What is expected → Each record below must be returned exactly as shown.

Dataset entries →
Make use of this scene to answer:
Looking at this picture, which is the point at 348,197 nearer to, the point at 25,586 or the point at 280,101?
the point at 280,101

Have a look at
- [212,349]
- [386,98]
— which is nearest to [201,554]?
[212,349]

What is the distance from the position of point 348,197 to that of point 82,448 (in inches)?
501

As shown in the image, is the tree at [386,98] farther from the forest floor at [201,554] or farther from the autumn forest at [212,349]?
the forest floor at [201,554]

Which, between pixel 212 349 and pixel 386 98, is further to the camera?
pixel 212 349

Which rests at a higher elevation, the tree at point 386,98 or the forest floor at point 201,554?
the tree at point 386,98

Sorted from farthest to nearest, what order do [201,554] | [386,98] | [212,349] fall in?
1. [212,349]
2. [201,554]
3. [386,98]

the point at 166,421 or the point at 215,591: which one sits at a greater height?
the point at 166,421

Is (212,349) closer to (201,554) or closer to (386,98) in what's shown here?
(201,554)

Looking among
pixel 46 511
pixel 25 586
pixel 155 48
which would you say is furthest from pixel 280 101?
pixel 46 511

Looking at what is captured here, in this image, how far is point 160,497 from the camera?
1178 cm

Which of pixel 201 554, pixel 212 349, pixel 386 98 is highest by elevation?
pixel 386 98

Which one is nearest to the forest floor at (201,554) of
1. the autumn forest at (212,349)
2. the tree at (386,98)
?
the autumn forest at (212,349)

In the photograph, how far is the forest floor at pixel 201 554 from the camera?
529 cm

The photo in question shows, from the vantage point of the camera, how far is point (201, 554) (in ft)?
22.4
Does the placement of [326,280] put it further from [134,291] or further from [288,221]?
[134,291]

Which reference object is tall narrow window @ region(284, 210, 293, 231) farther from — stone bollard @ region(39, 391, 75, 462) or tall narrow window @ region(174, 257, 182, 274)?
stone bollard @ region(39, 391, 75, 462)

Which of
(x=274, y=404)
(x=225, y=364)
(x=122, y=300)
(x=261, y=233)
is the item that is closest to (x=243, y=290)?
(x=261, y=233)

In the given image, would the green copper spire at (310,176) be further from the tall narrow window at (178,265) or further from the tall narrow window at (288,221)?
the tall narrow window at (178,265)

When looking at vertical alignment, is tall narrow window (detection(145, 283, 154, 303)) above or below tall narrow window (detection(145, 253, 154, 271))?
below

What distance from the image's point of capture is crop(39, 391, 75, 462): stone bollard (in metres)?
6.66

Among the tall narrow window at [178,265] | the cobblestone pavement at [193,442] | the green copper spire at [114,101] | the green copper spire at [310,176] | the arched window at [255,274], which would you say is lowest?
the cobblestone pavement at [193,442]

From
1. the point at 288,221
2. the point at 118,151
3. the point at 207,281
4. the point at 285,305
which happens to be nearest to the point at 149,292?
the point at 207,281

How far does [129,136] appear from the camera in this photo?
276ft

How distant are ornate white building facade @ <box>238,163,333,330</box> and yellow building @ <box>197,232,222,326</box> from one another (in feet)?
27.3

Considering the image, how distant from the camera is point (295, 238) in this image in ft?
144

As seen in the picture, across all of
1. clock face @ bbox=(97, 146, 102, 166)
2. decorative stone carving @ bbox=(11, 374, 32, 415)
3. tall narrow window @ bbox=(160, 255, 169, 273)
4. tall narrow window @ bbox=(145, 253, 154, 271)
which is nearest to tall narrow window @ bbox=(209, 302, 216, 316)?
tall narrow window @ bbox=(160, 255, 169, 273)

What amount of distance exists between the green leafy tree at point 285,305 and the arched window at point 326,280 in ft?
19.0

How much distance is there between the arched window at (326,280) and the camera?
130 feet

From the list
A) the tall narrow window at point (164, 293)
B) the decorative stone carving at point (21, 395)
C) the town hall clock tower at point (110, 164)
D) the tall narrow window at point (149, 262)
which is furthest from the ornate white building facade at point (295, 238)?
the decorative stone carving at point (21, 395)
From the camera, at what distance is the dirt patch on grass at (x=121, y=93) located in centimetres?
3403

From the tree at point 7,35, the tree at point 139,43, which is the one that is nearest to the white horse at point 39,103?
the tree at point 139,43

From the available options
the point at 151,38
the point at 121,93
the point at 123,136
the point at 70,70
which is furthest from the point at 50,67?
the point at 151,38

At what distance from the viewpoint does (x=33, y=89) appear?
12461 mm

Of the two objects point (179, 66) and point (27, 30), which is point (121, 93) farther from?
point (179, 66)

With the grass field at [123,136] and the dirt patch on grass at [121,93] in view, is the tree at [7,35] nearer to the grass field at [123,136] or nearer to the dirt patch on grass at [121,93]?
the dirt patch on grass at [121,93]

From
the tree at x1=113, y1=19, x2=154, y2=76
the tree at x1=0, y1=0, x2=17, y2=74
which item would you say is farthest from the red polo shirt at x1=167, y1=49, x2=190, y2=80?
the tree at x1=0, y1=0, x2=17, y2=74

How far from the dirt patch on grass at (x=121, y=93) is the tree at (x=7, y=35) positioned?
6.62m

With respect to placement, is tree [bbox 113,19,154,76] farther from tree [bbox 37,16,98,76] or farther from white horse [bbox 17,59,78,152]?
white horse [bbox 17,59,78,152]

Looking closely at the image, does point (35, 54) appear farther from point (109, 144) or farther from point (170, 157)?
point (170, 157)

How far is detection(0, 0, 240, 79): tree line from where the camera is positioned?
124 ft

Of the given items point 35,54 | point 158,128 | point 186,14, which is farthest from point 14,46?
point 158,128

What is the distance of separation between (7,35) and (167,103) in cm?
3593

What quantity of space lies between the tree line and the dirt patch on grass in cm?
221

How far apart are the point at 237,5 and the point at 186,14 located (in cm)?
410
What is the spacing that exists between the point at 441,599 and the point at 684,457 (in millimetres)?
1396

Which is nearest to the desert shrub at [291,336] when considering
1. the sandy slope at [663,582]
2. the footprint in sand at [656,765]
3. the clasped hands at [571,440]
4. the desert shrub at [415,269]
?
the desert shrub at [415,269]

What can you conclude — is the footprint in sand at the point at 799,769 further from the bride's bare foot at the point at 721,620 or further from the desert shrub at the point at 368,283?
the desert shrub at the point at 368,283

Written response →
Make use of this scene to answer:
Looking at this picture, which is the point at 348,197 nearer to, the point at 25,586 or the point at 280,101?
the point at 280,101

Have a look at
- [212,349]
- [386,98]
— which is nearest to [201,554]?
[212,349]

What is the distance from the position of point 348,197 to that of point 82,448 (in inches)?
501

As shown in the image, is the tree at [386,98] farther from the forest floor at [201,554] or farther from the autumn forest at [212,349]?
the forest floor at [201,554]

Which, between pixel 212 349 and pixel 386 98, is further to the camera?
pixel 212 349

Which rests at a higher elevation, the tree at point 386,98 or the forest floor at point 201,554?
the tree at point 386,98

Sorted from farthest to nearest, what order do [201,554] | [386,98] | [212,349] fall in?
1. [212,349]
2. [201,554]
3. [386,98]

the point at 166,421 or the point at 215,591: which one sits at a greater height?
the point at 166,421

Is (212,349) closer to (201,554) or closer to (386,98) in what's shown here?
(201,554)

Looking among
pixel 46 511
pixel 25 586
pixel 155 48
which would you say is furthest from pixel 280 101?
pixel 46 511

Looking at what is captured here, in this image, how far is point 160,497 from the camera?
1178 cm

Which of pixel 201 554, pixel 212 349, pixel 386 98 is highest by elevation?
pixel 386 98

Which one is nearest to the forest floor at (201,554) of
1. the autumn forest at (212,349)
2. the tree at (386,98)
?
the autumn forest at (212,349)

In the photograph, how far is the forest floor at pixel 201 554 from the camera?
529 cm

The photo in question shows, from the vantage point of the camera, how far is point (201, 554) (in ft)?
22.4
Does the placement of [326,280] put it further from [134,291] or further from [288,221]?
[134,291]

Which reference object is tall narrow window @ region(284, 210, 293, 231) farther from — stone bollard @ region(39, 391, 75, 462) or tall narrow window @ region(174, 257, 182, 274)?
stone bollard @ region(39, 391, 75, 462)

Which of
(x=274, y=404)
(x=225, y=364)
(x=122, y=300)
(x=261, y=233)
is the item that is closest to (x=243, y=290)?
(x=261, y=233)

In the given image, would the green copper spire at (310,176) be further from the tall narrow window at (178,265) or further from the tall narrow window at (288,221)?
the tall narrow window at (178,265)

When looking at vertical alignment, is tall narrow window (detection(145, 283, 154, 303)) above or below tall narrow window (detection(145, 253, 154, 271))?
below

What distance from the image's point of capture is crop(39, 391, 75, 462): stone bollard (in metres)?
6.66

Among the tall narrow window at [178,265] | the cobblestone pavement at [193,442] | the green copper spire at [114,101] | the green copper spire at [310,176] | the arched window at [255,274], which would you say is lowest?
the cobblestone pavement at [193,442]

From
1. the point at 288,221
2. the point at 118,151
3. the point at 207,281
4. the point at 285,305
which happens to be nearest to the point at 149,292?
the point at 207,281

How far does [129,136] appear from the camera in this photo?
276ft

How distant are ornate white building facade @ <box>238,163,333,330</box> and yellow building @ <box>197,232,222,326</box> from one another (in feet)?
27.3

Considering the image, how distant from the camera is point (295, 238) in this image in ft?
144

As seen in the picture, across all of
1. clock face @ bbox=(97, 146, 102, 166)
2. decorative stone carving @ bbox=(11, 374, 32, 415)
3. tall narrow window @ bbox=(160, 255, 169, 273)
4. tall narrow window @ bbox=(145, 253, 154, 271)
which is nearest to tall narrow window @ bbox=(209, 302, 216, 316)?
tall narrow window @ bbox=(160, 255, 169, 273)

What amount of distance exists between the green leafy tree at point 285,305 and the arched window at point 326,280 in ft?
19.0

How much distance is there between the arched window at (326,280) and the camera?
130 feet

From the list
A) the tall narrow window at point (164, 293)
B) the decorative stone carving at point (21, 395)
C) the town hall clock tower at point (110, 164)
D) the tall narrow window at point (149, 262)
which is furthest from the ornate white building facade at point (295, 238)?
the decorative stone carving at point (21, 395)
From the camera, at what distance is the dirt patch on grass at (x=121, y=93) located in centimetres?
3403

From the tree at point 7,35, the tree at point 139,43, which is the one that is nearest to the white horse at point 39,103?
the tree at point 139,43

From the available options
the point at 151,38
the point at 121,93
the point at 123,136
the point at 70,70
which is furthest from the point at 50,67?
the point at 151,38

At what distance from the viewpoint does (x=33, y=89) appear?
12461 mm

Of the two objects point (179, 66) and point (27, 30), which is point (121, 93) farther from?
point (179, 66)

With the grass field at [123,136] and the dirt patch on grass at [121,93] in view, is the tree at [7,35] nearer to the grass field at [123,136] or nearer to the dirt patch on grass at [121,93]?
the dirt patch on grass at [121,93]

From
the tree at x1=113, y1=19, x2=154, y2=76
the tree at x1=0, y1=0, x2=17, y2=74
which item would you say is farthest from the red polo shirt at x1=167, y1=49, x2=190, y2=80?
the tree at x1=0, y1=0, x2=17, y2=74

How far from the dirt patch on grass at (x=121, y=93) is the tree at (x=7, y=35) positioned?
6.62m

With respect to placement, is tree [bbox 113,19,154,76] farther from tree [bbox 37,16,98,76] or farther from white horse [bbox 17,59,78,152]?
white horse [bbox 17,59,78,152]

Looking closely at the image, does point (35, 54) appear farther from point (109, 144) or farther from point (170, 157)?
point (170, 157)

How far is detection(0, 0, 240, 79): tree line from where the camera is positioned?
124 ft

Of the given items point 35,54 | point 158,128 | point 186,14, which is farthest from point 14,46?
point 158,128

What is the distance of separation between (7,35) and (167,103) in cm?
3593

What quantity of space lies between the tree line and the dirt patch on grass in cm?
221

How far apart are the point at 237,5 and the point at 186,14 located (in cm)?
410
What is the spacing that exists between the point at 441,599 and the point at 684,457 (in millimetres)?
1396

Which is nearest to the desert shrub at [291,336] when considering
1. the sandy slope at [663,582]
2. the footprint in sand at [656,765]
3. the clasped hands at [571,440]
4. the desert shrub at [415,269]
?
the desert shrub at [415,269]

What can you conclude — is the footprint in sand at the point at 799,769 further from the bride's bare foot at the point at 721,620 or further from the desert shrub at the point at 368,283?
the desert shrub at the point at 368,283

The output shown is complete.